Open Zha0q1 opened 4 years ago
The problem here is that we can never know what BLAS libraries are linked into other Python packages that our users happen to use. NumPy may be a popular one, but other packages may also link different BLAS implementations. The same issue applies to the OpenMP dependency.
Did you statically link BLAS implementation? You can refer to https://github.com/apache/incubator-mxnet/pull/17751. For dynamic linking, the loader will load the implementation referenced by the first package that is loaded and not load other BLAS implementations if the BLAS symbols are already available. Maybe importing mxnet first triggers importing numpy, causing the numpy BLAS implementation to be loaded?
is this from pip package or building from source? for pip, we statically link blas/lapacke and stripped all symbols that are not exposed. this means that the blas/lapacke functions are not in the symbol table.
is this from pip package or building from source? for pip, we statically link blas/lapacke and stripped all symbols that are not exposed. this means that the blas/lapacke functions are not in the symbol table.
This if for building from source. Are we planing to support large tensors by default in the future? Currently it's controlled by a flag and I think the distributed whl's don't have it turned on (I just joined the effort to support large tensors for v1.x and 2.0.)
The problem here is that we can never know what BLAS libraries are linked into other Python packages that our users happen to use. NumPy may be a popular one, but other packages may also link different BLAS implementations. The same issue applies to the OpenMP dependency.
Did you statically link BLAS implementation? You can refer to #17751. For dynamic linking, the loader will load the implementation referenced by the first package that is loaded and not load other BLAS implementations if the BLAS symbols are already available. Maybe importing mxnet first triggers importing numpy, causing the numpy BLAS implementation to be loaded?
Right it was a dynamic link. Is there a way to link it statically when building from source?
@Zha0q1 When building pypi wheel. openBLAS is linked statically and is inside libmxnet.so
. So for dynamic inking we can layout guidelines for users saying that if they want to build from source they need to reinstall numpy with openblas built from source.
We can change the build from source instructions for mxnet.2.0 to always build openBLAS from source and statically link it. @leezu @szha what do you think ?
Alright I tried the static build scripts under /tools This is what I got
ubuntu@ip-172-31-12-248:~/incubator-mxnet$ ldd lib/libmxnet.so
linux-vdso.so.1 (0x00007fff525c4000)
libdl.so.2 => /lib/x86_64-linux-gnu/libdl.so.2 (0x00007fb1116b7000)

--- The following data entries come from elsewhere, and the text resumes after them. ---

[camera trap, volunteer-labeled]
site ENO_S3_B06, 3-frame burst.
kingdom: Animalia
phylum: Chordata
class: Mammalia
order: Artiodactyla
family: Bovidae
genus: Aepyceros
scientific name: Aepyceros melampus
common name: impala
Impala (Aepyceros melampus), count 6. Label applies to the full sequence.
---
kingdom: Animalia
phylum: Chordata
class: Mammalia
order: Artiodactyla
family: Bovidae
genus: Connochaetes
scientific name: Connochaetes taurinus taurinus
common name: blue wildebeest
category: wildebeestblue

libopenblas.so.0 => /home/ubuntu/incubator-mxnet/lib/libopenblas.so.0 (0x00007fb10efc4000)
librt.so.1 => /lib/x86_64-linux-gnu/librt.so.1 (0x00007fb10edbc000)
libpthread.so.0 => /lib/x86_64-linux-gnu/libpthread.so.0 (0x00007fb10eb9d000)
libgomp.so.1 => /usr/lib/x86_64-linux-gnu/libgomp.so.1 (0x00007fb10e96e000)
libstdc++.so.6 => /usr/lib/x86_64-linux-gnu/libstdc++.so.6 (0x00007fb10e5e5000)
libm.so.6 => /lib/x86_64-linux-gnu/libm.so.6 (0x00007fb10e247000)
libgcc_s.so.1 => /lib/x86_64-linux-gnu/libgcc_s.so.1 (0x00007fb10e02f000)
libc.so.6 => /lib/x86_64-linux-gnu/libc.so.6 (0x00007fb10dc3e000)
/lib64/ld-linux-x86-64.so.2 (0x00007fb1192fc000)
libgfortran.so.4 => /home/ubuntu/incubator-mxnet/lib/libgfortran.so.4 (0x00007fb10d85f000)
libquadmath.so.0 => /home/ubuntu/incubator-mxnet/lib/libquadmath.so.0 (0x00007fb10d61f000)
It looks like libmxnet is still dependent on libopenblas. Am I doing this wrong or should I config the script in some ways? @leezu
As discussed offline, we should avoid requiring all users to build openblas from source, especially as distributions start to provide libopenblas64_.so
versions with OpenBLAS ILP64 build and 64_
suffix in symbol name. Fedora in https://bugzilla.redhat.com/show_bug.cgi?id=1295965. Debian testing / Ubuntu 20.04 provide libopenblas64.so
without suffix per https://bugs.debian.org/cgi-bin/bugreport.cgi?bug=878121 https://bugs.debian.org/cgi-bin/bugreport.cgi?bug=910924 I initiated a discussion on debian-science mailinglist about providing the same package in Debian. It's also tracked in https://bugs.debian.org/cgi-bin/bugreport.cgi?bug=967951
To avoid symbol version clashes as reported in these issues, we must require the suffixed symbol names or static link. We can work with cmake upstream on a standard approach to detecting 64bit suffixed openblas as part of https://cmake.org/cmake/help/latest/module/FindBLAS.html We can backport the upstream recommended approach to our https://github.com/apache/incubator-mxnet/tree/master/cmake/upstream
To support older distributions that do not ship with libopenblas64_.so
, we should include instructions for building libopenblas64_.so
from source in our guide.
Static linking is a great solution for the pip distribution build, but I don't think we should settle on a solution that requires static linking, because there are already better solution established as best practice (ie. symbol suffix) and this will restrict the versatility of MXNet source build and make it harder to package MXNet as part of Debian or other distributions.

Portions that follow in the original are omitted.